### [Requirement]
Reproduce word for word the lines of the listing below, starting at the line that contains "Which is the lowest one among" and ending with the final line of the listing, both included.

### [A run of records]
## START

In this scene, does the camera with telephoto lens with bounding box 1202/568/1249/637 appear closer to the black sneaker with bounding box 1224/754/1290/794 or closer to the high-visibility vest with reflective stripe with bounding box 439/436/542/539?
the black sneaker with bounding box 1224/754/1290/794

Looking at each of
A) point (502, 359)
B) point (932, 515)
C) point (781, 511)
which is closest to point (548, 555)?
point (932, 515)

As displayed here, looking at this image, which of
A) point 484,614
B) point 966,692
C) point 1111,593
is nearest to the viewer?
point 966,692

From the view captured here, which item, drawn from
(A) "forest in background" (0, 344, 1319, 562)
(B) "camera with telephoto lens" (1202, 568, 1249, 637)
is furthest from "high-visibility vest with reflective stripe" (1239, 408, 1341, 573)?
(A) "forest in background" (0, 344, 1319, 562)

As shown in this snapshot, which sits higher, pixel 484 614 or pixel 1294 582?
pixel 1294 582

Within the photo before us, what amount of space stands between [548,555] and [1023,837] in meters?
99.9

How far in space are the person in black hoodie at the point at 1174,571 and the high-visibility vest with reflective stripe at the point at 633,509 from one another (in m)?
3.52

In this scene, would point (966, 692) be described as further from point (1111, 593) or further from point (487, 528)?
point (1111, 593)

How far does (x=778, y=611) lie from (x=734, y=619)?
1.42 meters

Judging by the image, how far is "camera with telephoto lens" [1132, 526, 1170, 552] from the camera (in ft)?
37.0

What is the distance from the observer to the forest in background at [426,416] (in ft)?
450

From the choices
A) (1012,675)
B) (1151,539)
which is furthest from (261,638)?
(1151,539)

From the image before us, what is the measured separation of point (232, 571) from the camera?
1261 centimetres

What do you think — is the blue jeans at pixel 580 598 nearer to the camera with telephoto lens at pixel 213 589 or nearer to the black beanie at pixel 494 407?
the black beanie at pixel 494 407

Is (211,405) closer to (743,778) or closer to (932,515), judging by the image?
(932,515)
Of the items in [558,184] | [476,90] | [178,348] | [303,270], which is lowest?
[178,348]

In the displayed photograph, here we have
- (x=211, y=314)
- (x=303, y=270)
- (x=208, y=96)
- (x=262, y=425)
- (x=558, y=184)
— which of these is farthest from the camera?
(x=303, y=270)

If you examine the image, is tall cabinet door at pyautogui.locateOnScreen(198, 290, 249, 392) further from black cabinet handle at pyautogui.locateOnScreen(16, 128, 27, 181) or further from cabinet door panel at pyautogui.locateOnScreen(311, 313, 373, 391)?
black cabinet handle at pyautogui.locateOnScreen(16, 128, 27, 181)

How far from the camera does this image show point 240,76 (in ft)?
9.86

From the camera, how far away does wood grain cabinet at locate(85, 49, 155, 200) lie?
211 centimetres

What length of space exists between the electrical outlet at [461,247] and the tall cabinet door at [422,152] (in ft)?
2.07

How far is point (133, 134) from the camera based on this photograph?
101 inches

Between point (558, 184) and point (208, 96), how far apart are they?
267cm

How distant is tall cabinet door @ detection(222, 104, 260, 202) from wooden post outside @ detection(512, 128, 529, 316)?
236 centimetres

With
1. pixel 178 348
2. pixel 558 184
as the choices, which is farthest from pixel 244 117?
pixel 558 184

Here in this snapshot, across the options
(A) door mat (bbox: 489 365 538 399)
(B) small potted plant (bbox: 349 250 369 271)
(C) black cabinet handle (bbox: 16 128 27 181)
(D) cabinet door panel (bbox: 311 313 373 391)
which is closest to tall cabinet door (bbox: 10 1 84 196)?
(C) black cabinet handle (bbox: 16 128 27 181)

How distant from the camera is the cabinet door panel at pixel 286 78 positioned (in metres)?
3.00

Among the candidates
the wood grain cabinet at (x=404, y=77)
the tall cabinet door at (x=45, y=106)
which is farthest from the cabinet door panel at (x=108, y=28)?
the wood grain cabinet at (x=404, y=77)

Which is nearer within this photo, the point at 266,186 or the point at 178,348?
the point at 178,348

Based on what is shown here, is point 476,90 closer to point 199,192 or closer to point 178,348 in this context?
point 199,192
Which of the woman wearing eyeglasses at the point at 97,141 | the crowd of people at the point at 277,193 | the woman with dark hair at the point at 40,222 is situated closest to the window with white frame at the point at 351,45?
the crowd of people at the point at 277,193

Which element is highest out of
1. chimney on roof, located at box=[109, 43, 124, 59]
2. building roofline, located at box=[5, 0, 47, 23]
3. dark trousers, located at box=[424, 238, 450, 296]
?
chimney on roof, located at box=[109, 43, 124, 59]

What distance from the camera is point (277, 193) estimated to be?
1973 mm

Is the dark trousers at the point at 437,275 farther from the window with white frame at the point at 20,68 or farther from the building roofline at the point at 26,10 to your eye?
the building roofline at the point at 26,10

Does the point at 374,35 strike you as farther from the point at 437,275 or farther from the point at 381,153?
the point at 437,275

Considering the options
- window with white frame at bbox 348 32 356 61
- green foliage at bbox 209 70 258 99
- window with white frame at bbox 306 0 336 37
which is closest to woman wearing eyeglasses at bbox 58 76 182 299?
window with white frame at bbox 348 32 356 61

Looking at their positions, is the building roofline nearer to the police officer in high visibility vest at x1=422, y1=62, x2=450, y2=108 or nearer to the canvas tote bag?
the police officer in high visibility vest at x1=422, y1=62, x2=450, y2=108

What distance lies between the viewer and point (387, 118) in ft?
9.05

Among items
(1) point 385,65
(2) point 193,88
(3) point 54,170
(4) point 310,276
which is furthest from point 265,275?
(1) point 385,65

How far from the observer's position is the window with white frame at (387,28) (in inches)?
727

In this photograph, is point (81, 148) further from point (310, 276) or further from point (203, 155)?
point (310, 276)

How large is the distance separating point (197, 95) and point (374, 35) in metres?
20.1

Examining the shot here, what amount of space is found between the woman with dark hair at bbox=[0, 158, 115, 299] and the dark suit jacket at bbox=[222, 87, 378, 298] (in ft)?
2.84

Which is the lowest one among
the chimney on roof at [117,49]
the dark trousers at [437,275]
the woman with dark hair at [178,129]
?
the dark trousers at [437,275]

## END

### [Result below]
Which is the lowest one among
the chimney on roof at [117,49]
the dark trousers at [437,275]
the woman with dark hair at [178,129]
?
the dark trousers at [437,275]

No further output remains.